Designing IP Broadcast Systems: System Glue

When we think of glue in broadcast infrastructures, we tend to think of the interface equipment that connects different protocols and systems together. However, IP infrastructures add another level of complexity to our concept of glue.

Color converters, HD-to-SD converters, and frame rate synchronizers are just a few of the examples that describe glue products in broadcasting. IP is not only concerned with the video and audio essence conversion and processing, but also the data link and transport layer exchanges that we have historically taken for granted.

IP systems are powerful because the IP packet is data link layer agnostic. That is, an IP packet can traverse many different data link types without the user knowing and without human intervention. However, to be able to take advantage of this, broadcasters must transfer SDI, AES and MADI into IP in the first place.
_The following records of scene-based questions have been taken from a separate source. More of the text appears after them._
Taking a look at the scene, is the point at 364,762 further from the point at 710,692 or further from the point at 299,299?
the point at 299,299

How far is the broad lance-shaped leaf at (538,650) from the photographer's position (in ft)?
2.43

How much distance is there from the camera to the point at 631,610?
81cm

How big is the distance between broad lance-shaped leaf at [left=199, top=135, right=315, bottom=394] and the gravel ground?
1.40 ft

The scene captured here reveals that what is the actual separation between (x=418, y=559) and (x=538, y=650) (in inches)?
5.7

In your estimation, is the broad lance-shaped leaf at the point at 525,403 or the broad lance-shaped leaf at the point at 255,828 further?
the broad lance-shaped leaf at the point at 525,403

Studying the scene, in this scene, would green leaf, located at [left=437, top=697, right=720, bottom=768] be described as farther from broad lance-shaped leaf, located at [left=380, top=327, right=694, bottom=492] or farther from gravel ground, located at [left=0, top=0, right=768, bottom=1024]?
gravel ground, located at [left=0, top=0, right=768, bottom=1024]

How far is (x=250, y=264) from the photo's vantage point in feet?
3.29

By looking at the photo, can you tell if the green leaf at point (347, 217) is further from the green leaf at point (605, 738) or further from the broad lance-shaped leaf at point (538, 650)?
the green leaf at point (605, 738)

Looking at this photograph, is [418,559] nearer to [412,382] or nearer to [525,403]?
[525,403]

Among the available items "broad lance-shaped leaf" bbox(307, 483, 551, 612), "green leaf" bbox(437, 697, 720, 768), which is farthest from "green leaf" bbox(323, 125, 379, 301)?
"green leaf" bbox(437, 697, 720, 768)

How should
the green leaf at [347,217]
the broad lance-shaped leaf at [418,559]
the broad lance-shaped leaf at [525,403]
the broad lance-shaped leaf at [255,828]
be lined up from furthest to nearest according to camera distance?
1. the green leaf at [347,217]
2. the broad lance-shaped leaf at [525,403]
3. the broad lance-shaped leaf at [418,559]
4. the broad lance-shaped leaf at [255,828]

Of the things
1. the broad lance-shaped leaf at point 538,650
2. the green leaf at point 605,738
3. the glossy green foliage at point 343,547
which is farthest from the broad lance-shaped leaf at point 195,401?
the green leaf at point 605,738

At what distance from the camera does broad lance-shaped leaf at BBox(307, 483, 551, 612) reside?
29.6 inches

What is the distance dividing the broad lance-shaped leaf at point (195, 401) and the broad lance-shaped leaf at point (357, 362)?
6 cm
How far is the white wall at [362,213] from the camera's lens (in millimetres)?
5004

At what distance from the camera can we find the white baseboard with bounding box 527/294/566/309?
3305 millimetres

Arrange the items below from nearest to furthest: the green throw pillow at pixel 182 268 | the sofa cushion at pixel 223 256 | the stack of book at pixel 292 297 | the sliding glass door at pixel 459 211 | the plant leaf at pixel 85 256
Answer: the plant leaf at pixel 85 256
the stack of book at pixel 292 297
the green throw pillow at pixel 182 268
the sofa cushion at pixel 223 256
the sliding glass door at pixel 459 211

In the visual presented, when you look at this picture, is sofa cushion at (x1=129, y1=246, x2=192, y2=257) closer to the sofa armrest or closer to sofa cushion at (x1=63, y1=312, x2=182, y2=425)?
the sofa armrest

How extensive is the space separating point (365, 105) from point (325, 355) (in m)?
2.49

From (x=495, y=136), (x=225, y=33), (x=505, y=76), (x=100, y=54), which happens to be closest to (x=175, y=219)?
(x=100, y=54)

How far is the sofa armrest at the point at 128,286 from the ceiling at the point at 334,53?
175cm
There is a school of thought that suggests once a media signal has been transferred into IP, then it can stay in that format. In the utopian world there is an element of truth in this as cloud computing can now process video and audio in real-time and deliver it to the viewer over the internet. But even with this in mind, the media essence must be converted into IP in the first place.

Timing Matters

Within the context of a broadcast facility or tier-1 datacenter, IP packets are distributed throughout the network asynchronously. Although ST2110 evenly distributes packets, it still does this asynchronously with respect to all the other video and audio sources in the facility. Therefore, the data link layer can no longer be used as the timing reference plane, unlike SDI, AES and MADI. The sampling clock is built into the SDI, AES and MADI signal data link layer thus keeping the signal synchronous and low latency. As the data samples are guaranteed to arrive in a timely fashion then traditional SDI/AES/MADI infrastructures do not need to be too concerned with latency.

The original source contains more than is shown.